SHORT PROBLEM: Copy the lines verbatim, from the first line of the records through the line containing "Answer: point 573,322".

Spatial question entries
----------

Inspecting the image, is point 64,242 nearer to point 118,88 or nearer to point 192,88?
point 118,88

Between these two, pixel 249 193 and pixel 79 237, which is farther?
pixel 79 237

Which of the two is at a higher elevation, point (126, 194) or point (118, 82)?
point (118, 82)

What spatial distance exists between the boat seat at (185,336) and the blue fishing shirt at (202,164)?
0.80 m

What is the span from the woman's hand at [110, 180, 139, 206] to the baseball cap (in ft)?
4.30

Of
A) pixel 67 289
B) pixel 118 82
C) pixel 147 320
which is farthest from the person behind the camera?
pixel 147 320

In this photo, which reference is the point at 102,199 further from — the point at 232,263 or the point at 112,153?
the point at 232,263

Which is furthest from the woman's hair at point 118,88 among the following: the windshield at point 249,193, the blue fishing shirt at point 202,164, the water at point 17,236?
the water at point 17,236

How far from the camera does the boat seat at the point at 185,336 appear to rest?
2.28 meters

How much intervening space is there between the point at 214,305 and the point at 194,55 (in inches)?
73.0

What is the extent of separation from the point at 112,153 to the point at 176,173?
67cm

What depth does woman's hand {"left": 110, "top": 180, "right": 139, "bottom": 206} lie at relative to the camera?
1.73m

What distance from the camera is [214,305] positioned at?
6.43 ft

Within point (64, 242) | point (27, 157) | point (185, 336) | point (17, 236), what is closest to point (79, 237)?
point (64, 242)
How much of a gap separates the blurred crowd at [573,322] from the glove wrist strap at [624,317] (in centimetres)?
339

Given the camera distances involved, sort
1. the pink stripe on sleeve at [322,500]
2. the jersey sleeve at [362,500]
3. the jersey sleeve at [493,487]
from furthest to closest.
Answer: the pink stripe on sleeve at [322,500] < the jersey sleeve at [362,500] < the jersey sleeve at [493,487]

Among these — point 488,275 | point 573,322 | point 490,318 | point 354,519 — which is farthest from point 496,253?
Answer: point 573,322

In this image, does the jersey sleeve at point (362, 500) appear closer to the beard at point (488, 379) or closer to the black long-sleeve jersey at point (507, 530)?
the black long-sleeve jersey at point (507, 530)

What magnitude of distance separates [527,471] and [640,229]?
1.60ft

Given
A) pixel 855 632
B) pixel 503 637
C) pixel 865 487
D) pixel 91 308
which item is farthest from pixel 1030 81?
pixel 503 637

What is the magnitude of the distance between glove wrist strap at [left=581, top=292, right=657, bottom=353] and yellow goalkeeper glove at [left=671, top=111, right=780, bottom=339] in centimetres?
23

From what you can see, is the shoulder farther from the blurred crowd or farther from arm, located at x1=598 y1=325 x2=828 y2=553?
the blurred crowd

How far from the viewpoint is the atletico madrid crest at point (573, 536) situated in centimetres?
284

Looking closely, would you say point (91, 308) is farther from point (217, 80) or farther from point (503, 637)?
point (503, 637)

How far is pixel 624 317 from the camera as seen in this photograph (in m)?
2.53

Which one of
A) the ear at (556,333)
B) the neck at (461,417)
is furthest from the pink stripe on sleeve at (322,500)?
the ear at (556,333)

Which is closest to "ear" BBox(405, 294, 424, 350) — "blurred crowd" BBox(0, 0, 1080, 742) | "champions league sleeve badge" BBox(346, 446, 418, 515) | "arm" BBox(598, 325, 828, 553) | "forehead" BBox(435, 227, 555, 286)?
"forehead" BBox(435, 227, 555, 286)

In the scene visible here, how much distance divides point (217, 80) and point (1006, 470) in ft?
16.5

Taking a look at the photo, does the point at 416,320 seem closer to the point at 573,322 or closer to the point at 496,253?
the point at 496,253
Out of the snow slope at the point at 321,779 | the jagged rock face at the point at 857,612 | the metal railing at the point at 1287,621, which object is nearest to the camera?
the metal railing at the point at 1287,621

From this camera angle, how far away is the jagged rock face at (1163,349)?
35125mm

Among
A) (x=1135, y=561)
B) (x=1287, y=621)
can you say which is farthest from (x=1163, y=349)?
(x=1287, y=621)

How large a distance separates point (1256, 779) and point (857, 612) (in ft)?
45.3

----------

EXERCISE OUTPUT:
Inspecting the image, is point 64,242 nearer to point 118,88 or nearer to point 192,88?
point 118,88

Between these two, pixel 249 193 and pixel 79 237, which is farther?
pixel 79 237

Which of the two is at a higher elevation, point (126, 194) or point (118, 82)?
point (118, 82)

What spatial distance exists between the boat seat at (185,336) and the blue fishing shirt at (202,164)?
0.80 m

What is the span from the woman's hand at [110, 180, 139, 206] to the baseball cap (in ft)?
4.30

Of
A) pixel 67 289
B) pixel 118 82
C) pixel 147 320
which is farthest from the person behind the camera?
pixel 147 320

In this photo, which reference is the point at 102,199 further from — the point at 232,263 or the point at 112,153?
the point at 232,263

Which is furthest from the woman's hair at point 118,88 among the following: the windshield at point 249,193, the blue fishing shirt at point 202,164, the water at point 17,236?
the water at point 17,236

How far from the camera does the boat seat at the point at 185,336 appear to rest?
2.28 meters

How much intervening space is there between the point at 214,305 and the point at 194,55 (in inches)?
73.0

What is the extent of separation from the point at 112,153 to the point at 176,173?
67cm

What depth does woman's hand {"left": 110, "top": 180, "right": 139, "bottom": 206} lie at relative to the camera?
1.73m

What distance from the camera is [214,305] positioned at?
6.43 ft

Within point (64, 242) | point (27, 157) | point (185, 336) | point (17, 236), what is closest to point (79, 237)?
point (64, 242)
How much of a gap separates the blurred crowd at [573,322] from the glove wrist strap at [624,317] (in centimetres)?
339

Given the camera distances involved, sort
1. the pink stripe on sleeve at [322,500]
2. the jersey sleeve at [362,500]
3. the jersey sleeve at [493,487]
from furthest to closest.
Answer: the pink stripe on sleeve at [322,500] < the jersey sleeve at [362,500] < the jersey sleeve at [493,487]

Among these — point 488,275 | point 573,322 | point 490,318 | point 354,519 — which is farthest from point 496,253?
Answer: point 573,322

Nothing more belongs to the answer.